Para ilmuwan saat ini mencoba menggunakan teknologi tinggi untuk menemukan dan melacak objek-objek yang dekat dengan bumi. Namun, sebagian besar dari usaha itu masih menggunakan cara kuno, yakni dengan menggunakan teleskop pada malam yang cerah.

Untuk menemukan asteroid berbahaya, NASA lalu mengajak Ed Lu, CEO dari B612 Foundation, sebuah yayasan nirlaba yang bergerak di bidang penelitian asteroid. Mereka membangun Sentinel Observatory yang dilengkapi dengan teleskop pencari asteroid dalam kategori Near Earth Object (NEO).

Selama ini ilmuwan NASA dan para astronom di seluruh dunia serta pengamat amatir menggunakan teleskop biasa untuk mengabadikan dan mencari benda-benda di langit. Di saat mereka mengamati objek yang dikenal, objek baru bisa saja muncul bersamaan. Sekitar satu dari 1.000 objek baru biasanya memiliki pergerakan yang berbeda jika dibandingkan dengan objek lain pada kumpulannya.

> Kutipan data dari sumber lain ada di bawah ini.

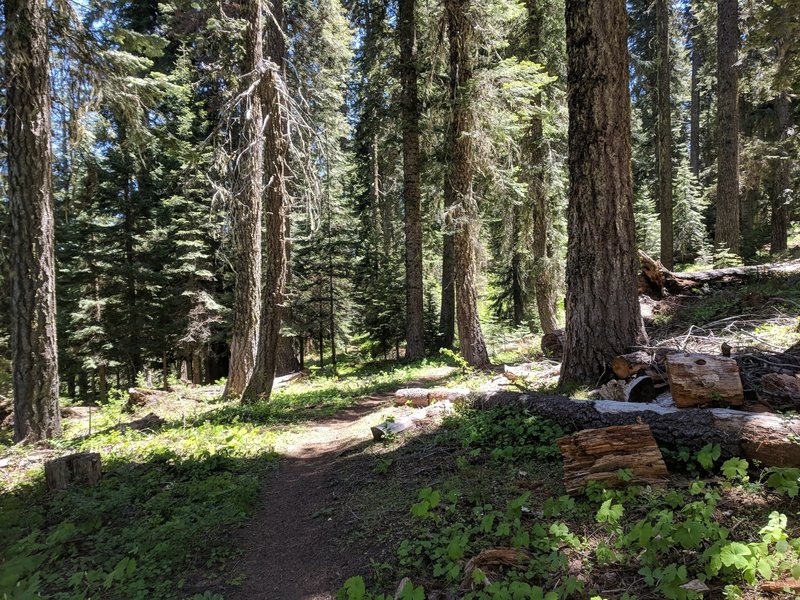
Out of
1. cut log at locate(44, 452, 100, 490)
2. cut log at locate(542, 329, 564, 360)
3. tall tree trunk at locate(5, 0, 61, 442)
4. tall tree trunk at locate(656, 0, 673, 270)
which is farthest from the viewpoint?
tall tree trunk at locate(656, 0, 673, 270)

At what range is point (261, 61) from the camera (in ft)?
29.1

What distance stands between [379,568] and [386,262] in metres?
16.0

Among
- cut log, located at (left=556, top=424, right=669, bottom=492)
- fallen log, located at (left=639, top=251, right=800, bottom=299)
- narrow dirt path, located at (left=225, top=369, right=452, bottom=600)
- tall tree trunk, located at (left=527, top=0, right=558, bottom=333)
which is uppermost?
tall tree trunk, located at (left=527, top=0, right=558, bottom=333)

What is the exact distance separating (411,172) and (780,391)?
422 inches

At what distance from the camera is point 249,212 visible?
9609 millimetres

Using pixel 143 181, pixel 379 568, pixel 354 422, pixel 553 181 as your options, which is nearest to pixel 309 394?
pixel 354 422

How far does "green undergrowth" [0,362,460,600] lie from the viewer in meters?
3.24

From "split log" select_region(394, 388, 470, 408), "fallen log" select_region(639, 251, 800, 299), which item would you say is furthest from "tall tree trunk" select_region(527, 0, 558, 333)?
"split log" select_region(394, 388, 470, 408)

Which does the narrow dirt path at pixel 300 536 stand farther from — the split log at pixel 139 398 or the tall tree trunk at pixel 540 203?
the tall tree trunk at pixel 540 203

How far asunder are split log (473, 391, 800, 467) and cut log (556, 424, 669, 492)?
289 millimetres

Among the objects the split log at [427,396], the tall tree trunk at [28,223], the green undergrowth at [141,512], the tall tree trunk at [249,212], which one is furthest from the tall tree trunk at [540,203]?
the tall tree trunk at [28,223]

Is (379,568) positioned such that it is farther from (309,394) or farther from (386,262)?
(386,262)

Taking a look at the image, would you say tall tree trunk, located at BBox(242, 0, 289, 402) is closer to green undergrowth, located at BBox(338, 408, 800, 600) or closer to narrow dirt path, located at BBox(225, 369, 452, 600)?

Pergerakan berbeda itu bisa jadi merupakan sinyal penting yang harus diketahui pengamat. Oleh karena itu, pengamat harus segera melaporkan temuannya kepada Minor Planet Center (MPC), Cambridge, Massachusetts. Para astronom di MPC yang termasuk International Astronomical Union bertugas mengumpulkan dan membantu mengidentifikasi batu asteroid yang terlihat dan dilaporkan.

Saat ini, pengamat NASA menggunakan teleskop antariksa Sentinel yang dirancang untuk berburu asteroid berbahaya yang berpotensi dapat merusak sebuah kota. Pesawat ruang angkasa akan memindai asteroid itu dengan cahaya inframerah sehingga asteroid gelap itu akan lebih mudah dilihat.

Dalam menentukan asteroid itu berbahaya atau tidak terhadap bumi, NASA bahkan sudah melakukan pelacakan pada sekitar 1 juta lebih asteroid kecil. Asteroid-asteroid kecil itu berpotensi dapat menghancurkan sebuah kota. Hasilnya, kurang dari 10% dari asteroid yang ditemukan berukuran sekitar 459 kaki (140 meter).